O capitalismo transformou o binômio “crime e castigo” em “castigo e lucro” mediante a perpetuação de três crimes invisíveis que não são objeto de punição: o racismo estrutural, a exclusão social programática e a ausência de mobilidade social garantida pela adoção de políticas neoliberais. Mas segundo Angela Davis é possível romper os grilhões que foram criados pelo capitalismo.

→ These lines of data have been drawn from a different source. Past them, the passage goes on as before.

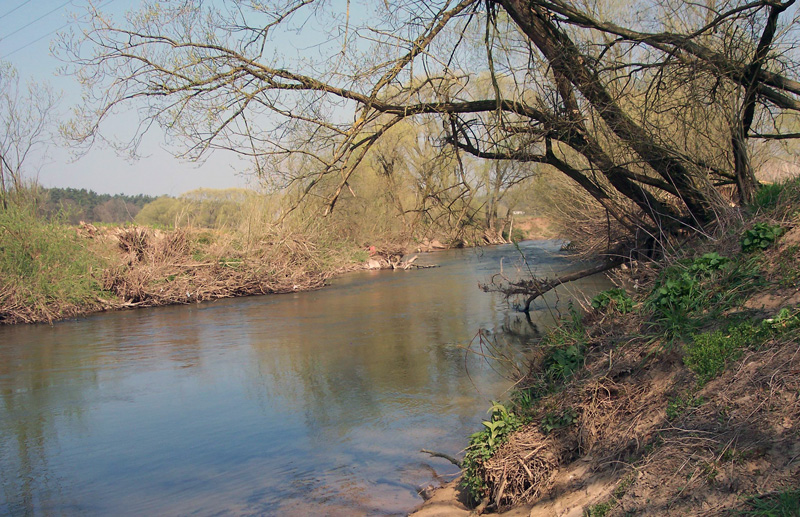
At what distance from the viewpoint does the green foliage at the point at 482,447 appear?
4817mm

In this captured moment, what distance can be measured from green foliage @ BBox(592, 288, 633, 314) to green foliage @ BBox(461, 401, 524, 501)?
1.72 metres

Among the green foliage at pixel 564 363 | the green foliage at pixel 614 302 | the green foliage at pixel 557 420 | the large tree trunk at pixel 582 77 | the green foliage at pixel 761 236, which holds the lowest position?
the green foliage at pixel 557 420

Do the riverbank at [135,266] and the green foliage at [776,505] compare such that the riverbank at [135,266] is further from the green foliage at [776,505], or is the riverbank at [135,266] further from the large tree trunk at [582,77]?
the green foliage at [776,505]

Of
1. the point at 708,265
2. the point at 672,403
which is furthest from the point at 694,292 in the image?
the point at 672,403

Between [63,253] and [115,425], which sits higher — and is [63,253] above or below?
above

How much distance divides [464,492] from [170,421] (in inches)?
206

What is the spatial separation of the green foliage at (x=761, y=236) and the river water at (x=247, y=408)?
2810 millimetres

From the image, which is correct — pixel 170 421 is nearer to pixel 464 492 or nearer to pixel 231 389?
pixel 231 389

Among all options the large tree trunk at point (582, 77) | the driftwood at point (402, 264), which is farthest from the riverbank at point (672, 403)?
the driftwood at point (402, 264)

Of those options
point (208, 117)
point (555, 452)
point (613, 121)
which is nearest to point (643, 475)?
point (555, 452)

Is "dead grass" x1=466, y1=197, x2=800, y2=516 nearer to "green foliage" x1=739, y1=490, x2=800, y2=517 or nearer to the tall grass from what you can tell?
"green foliage" x1=739, y1=490, x2=800, y2=517

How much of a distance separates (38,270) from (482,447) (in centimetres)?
1710

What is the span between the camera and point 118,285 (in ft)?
66.4

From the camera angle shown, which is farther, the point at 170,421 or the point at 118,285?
the point at 118,285
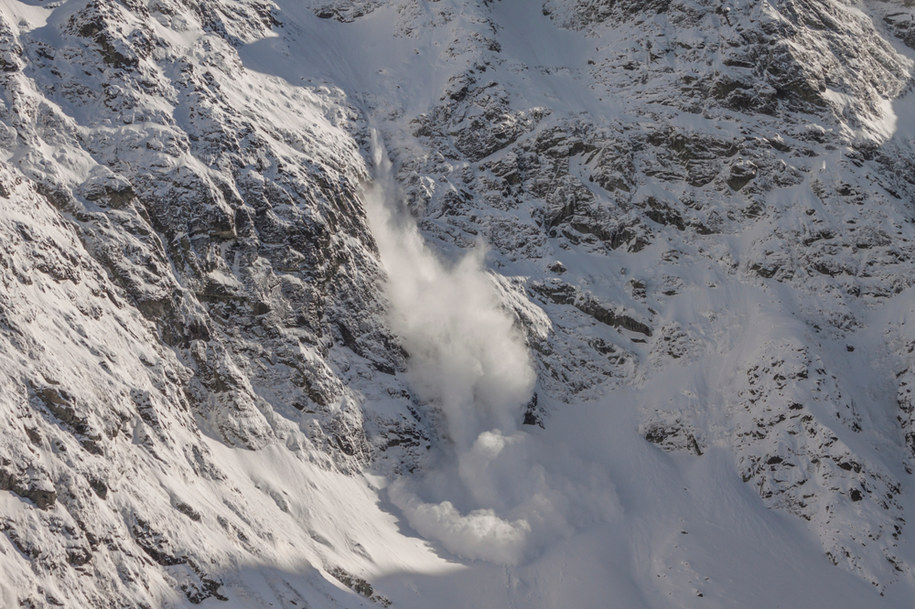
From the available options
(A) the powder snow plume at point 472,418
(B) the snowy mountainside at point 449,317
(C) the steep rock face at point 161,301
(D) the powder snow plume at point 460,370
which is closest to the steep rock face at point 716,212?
(B) the snowy mountainside at point 449,317

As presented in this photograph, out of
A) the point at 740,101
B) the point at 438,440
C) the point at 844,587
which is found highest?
the point at 740,101

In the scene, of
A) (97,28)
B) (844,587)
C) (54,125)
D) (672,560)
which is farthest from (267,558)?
(97,28)

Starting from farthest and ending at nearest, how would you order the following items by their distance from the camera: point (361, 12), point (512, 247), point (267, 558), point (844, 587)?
point (361, 12) → point (512, 247) → point (844, 587) → point (267, 558)

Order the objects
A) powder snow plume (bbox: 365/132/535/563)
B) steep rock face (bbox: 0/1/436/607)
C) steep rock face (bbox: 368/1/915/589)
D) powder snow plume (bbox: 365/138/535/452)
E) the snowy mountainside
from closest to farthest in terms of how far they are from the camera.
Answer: steep rock face (bbox: 0/1/436/607) < the snowy mountainside < powder snow plume (bbox: 365/132/535/563) < steep rock face (bbox: 368/1/915/589) < powder snow plume (bbox: 365/138/535/452)

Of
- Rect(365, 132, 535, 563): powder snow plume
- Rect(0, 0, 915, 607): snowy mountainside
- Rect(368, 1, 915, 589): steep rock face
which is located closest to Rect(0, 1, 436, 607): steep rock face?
Rect(0, 0, 915, 607): snowy mountainside

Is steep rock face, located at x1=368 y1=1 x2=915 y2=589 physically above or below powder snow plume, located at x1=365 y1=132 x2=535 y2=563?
above

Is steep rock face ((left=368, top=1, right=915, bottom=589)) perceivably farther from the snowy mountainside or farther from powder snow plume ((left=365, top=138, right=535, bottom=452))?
powder snow plume ((left=365, top=138, right=535, bottom=452))

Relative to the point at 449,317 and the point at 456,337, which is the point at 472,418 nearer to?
the point at 456,337

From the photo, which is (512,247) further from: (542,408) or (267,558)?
(267,558)
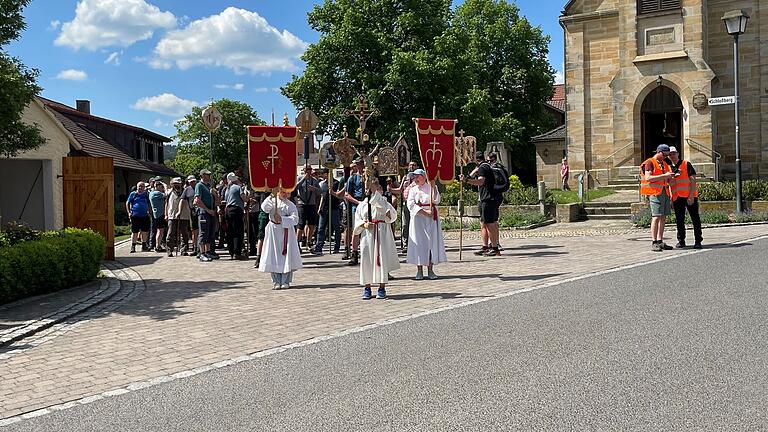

“O processo por meio do qual o encarceramento se tornou a maneira primária de punição imposta pelo Estado estava intimamente relacionado à ascensão do capitalismo e ao surgimento de um novo conjunto de condições ideológicas, Essas novas condições refletiam a ascensão da burguesia como a classe social cujos interesses e aspirações patrocinaram novas idéias científicas, filosóficas, culturais e populares. É, portanto, importante compreender que a prisão como a conhecemos não surgiu no palco histórico como a forma suprema e definitiva e punição. Foi simplesmente – embora não devamos subestimar a complexidade desse processo – o que fazia mais sentido em determinado momento da história. Deveríamos, portanto, nos perguntar se um sistema que estava intimamente relacionado com um conjunto específico de circunstâncias que predominaram durante os séculos XVIII e XIX pode continuar reinando absoluto no século XXI.” (Estarão as prisões obsoletas? Angela Davis, Difel, Rio de Janeiro, 2018, p. 46)

“Criar projetos de desencarceramento e ampliar o leque de alternativas nos ajudam a colocar em prática o trabalho ideológico de desmontar o vínculo conceitual entre crime e castigo. Essa compreensão mais elaborada do papel social do sistema de punição exige que abandonemos nossa maneira habitual de pensar sobre a punição como uma consequência inevitável do crime. Teríamos que reconhecer que o ‘castigo’ não é uma consequência do ‘crime’ na sequência lógica e simples oferecida pelos discursos que insistem na justiça do aprisionamento, mas sim que a punição – principalmente por meio do encarceramento (e às vezes da morte) – está vinculada a projetos políticos, ao desejo de lucro das corporações e às representações midiáticas do crime. O encarceramento está associado à radicalização daqueles que têm mais probabilidade de ser punidos. Está associado a sua classe e, como vimos, a seu gênero, que também estrutura o sistema penal. Se insistirmos que as alternativas abolicionistas perturbam essas relações, que se esforçam para desvincular crime e punição, raça e punição, classe e punição, gênero e punição, então nosso foco não pode se restringir apenas ao sistema prisional como uma instituição isolada, mas deve se voltar também para todas as relações sociais que sustentam a permanência na prisão.” (Estarão as prisões obsoletas? Angela Davis, Difel, Rio de Janeiro, 2018, p. 121)

O livro de Angela Davis é bem estruturado e contém as informações indispensáveis para o leitor compreender como e porque o capitalismo engendrou e se beneficiou do encarceramento em massa. Mas ele ataca apenas um sintoma da doença. A causa do mal que aflige a civilização foi dissecada por Raphael Boldt na obra “Processo Penal e Catástrofe”. No livro “BR 111 – a rota das prisões brasileiras”, Fábio Mallart e Rafael Godoi [orgs.] escancaram a realidade do sistema prisional brasileiro para que o leitor possa avaliar e julgar por si mesmo se o Processo Penal cumpriu seu objetivo ou se a Inquisitio deve ser substituída pela Disputatio junto com a abolição dos presídios. Os livros da trilogia “castigo e lucro” são, portanto, complementares.